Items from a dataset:
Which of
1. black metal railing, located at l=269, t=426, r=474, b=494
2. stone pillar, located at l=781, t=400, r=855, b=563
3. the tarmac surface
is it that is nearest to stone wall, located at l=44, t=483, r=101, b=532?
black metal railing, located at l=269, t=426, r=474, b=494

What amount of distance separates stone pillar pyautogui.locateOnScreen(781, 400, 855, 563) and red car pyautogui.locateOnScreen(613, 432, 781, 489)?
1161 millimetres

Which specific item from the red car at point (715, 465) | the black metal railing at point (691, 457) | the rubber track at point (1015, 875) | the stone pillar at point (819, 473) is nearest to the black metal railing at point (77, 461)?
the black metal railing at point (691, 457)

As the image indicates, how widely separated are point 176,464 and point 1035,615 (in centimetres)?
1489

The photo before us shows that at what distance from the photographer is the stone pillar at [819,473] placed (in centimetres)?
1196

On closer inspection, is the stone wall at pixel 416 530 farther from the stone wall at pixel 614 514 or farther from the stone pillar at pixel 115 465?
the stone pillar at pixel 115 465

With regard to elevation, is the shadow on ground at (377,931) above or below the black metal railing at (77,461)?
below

▶ _TASK GOAL_
Please give every line of the rows above as a numbered list, leaving out the blank lines.

▶ _EXERCISE ANSWER_
1. Which of
2. 1. black metal railing, located at l=269, t=426, r=474, b=494
3. 2. stone pillar, located at l=781, t=400, r=855, b=563
4. 3. the tarmac surface
5. is it that is nearest to stone wall, located at l=44, t=483, r=101, b=532?
6. black metal railing, located at l=269, t=426, r=474, b=494
7. What amount of distance separates stone pillar pyautogui.locateOnScreen(781, 400, 855, 563) and red car pyautogui.locateOnScreen(613, 432, 781, 489)?
8. 1161 millimetres
9. Which specific item from the red car at point (715, 465) | the black metal railing at point (691, 457) | the rubber track at point (1015, 875) | the stone pillar at point (819, 473) is nearest to the black metal railing at point (77, 461)?
10. the black metal railing at point (691, 457)
11. As the image indicates, how widely separated are point 176,464 and point 1035,615 (in centimetres)?
12. 1489
13. The photo before us shows that at what distance from the photographer is the stone pillar at [819,473] placed (in centimetres)?
14. 1196
15. On closer inspection, is the stone wall at pixel 416 530 farther from the stone wall at pixel 614 514 or farther from the stone pillar at pixel 115 465?
16. the stone pillar at pixel 115 465
17. With regard to elevation, is the shadow on ground at (377,931) above or below the black metal railing at (77,461)?
18. below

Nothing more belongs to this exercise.